Safety (matches the harness rules for outward-facing actions):

  • Every command printed before execution; y gate unless --yes.
  • Secrets never in argv or shell history.
  • --generate-only is the default; --apply is explicit.

Namespace migration: DEEPSEEK_*CODEWHALE_*

Follow the convention already in crates/config/src/lib.rs: read CODEWHALE_X first, fall back to DEEPSEEK_X. Nothing breaks for existing deployments.

Touch list:

  1. Bridges (integrations/feishu-bridge, integrations/telegram-bridge): in lib.mjs/index.mjs, read process.env.CODEWHALE_X ?? process.env.DEEPSEEK_X for RUNTIME_URL, RUNTIME_TOKEN, WORKSPACE, MODEL, MODE, ALLOW_SHELL, TRUST_MODE, AUTO_APPROVE, CHAT_ALLOWLIST, ALLOW_UNLISTED, TURN_TIMEOUT_MS. Validators accept either; templates emit CODEWHALE_*.
  2. Deploy units (deploy/tencent-lighthouse/systemd/*, integrations/*/deploy/*): DEEPSEEK_RUNTIME_*CODEWHALE_RUNTIME_*, env file paths /etc/deepseek//etc/codewhale/ (keep reading the old path if present).
  3. .env.example files + config.example.toml: lead with CODEWHALE_*, document DEEPSEEK_* as legacy aliases.
  4. Drop DeepSeek-shaped defaults in the bridge: no hardcoded DEEPSEEK_MODEL=auto; the provider lives in runtime.env via CODEWHALE_PROVIDER + the registry's key var.

Note: items 13 touch tracked files, so they are part of the same "don't ship during 0.8.48" hold.

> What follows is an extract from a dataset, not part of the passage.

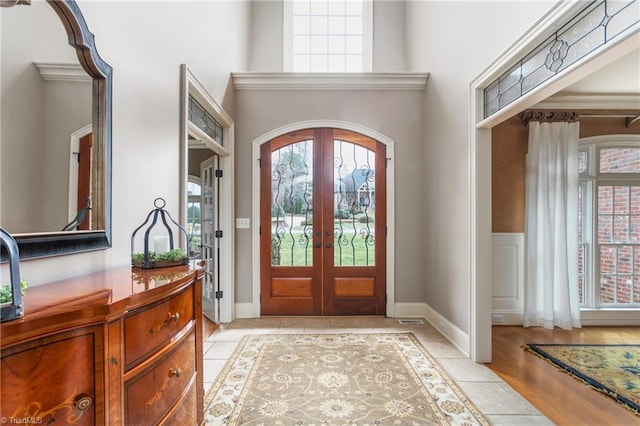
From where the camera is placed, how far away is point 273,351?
2826 mm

The brand-new (untracked) Telegram bridge can be converted to CODEWHALE_* first as the reference implementation.

Tests

  • registry.rs: every CloudTarget/BridgeSpec slug is unique; each bridge's package_dir/service_unit/env_template exists.
  • bundle.rs: rendering a bundle for each cloud×bridge×provider triple produces files with CODEWHALE_* keys, a matching runtime/bridge token, and a non-empty RUNBOOK.
  • provision: plan() returns the expected ordered steps; commands are built but never executed in tests (assert on program+args, secrets redacted).

Extensibility check

  • Add GCP: one CloudTarget row + a provision/gcp.rs + a cloud-init reuse.
  • Add Slack: one BridgeSpec row + integrations/slack-bridge + template. No changes to the wizard control flow — it iterates the registries.

Suggested sequencing (given the 0.8.48 freeze)

  1. Now (safe, untracked): convert the new Telegram bridge to CODEWHALE_* ?? DEEPSEEK_*; finalize this design.
  2. Post-0.8.48, branch: namespace migration on tracked bridges + deploy units.
  3. Then: implement remote-setup (registry → bundle → Azure provisioner → Lighthouse provisioner), generate-only first, --apply second.